Vediamo un volto giovane e pallido, contornato da capelli mossi e incorniciato dal cappuccio di una felpa rossa. Il colorito pallido è stato scelto per ricreare, insieme agli altri colori, i toni della bandiera palestinese. Gli occhi, scuri e spalancati, fissano lo spettatore con uno sguardo innocente e dall’occhio sinistro scende una lacrima color rosso sangue in un doloroso grido di denuncia per le sofferenze e i traumi inflitti ai bambini nei contesti di guerra, in particolare in quello palestinese.
L’impatto visivo dell’illustrazione è rinforzato dalle parole della descrizione:
«Come spiegherete ai vostri figli le lacrime dei bambini palestinesi uccisi?
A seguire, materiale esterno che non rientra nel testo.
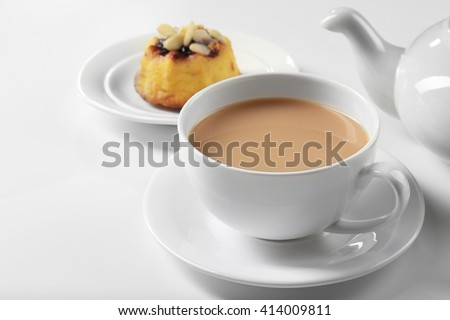 Milk tea with tea pot and a dessert on white background - stock photo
E come spiegherete che tutti gli Stati del mondo non l’hanno impedito? È semplicemente disgustoso.»
Questa domanda, rivolta alla coscienza collettiva e alla comunità internazionale, accusa apertamente l’incapacità diplomatica e l’indifferenza globale di fronte a una tragedia umana.
Lo sfondo, diviso tra il nero il verde, evoca il contrasto tra il buio della distruzione e la speranza della vita ma richiama anche i colori identitari di un popolo. Il rosso della felpa — come il colore della lacrima — richiama il sangue versato e la vitalità spezzata di un’infanzia a cui è stato negato il futuro.
L’opera non si limita a rappresentare il dolore: interpella chi guarda e ci pone di fronte all’urgenza morale di non distogliere lo sguardo e di assumere la responsabilità della memoria e della verità.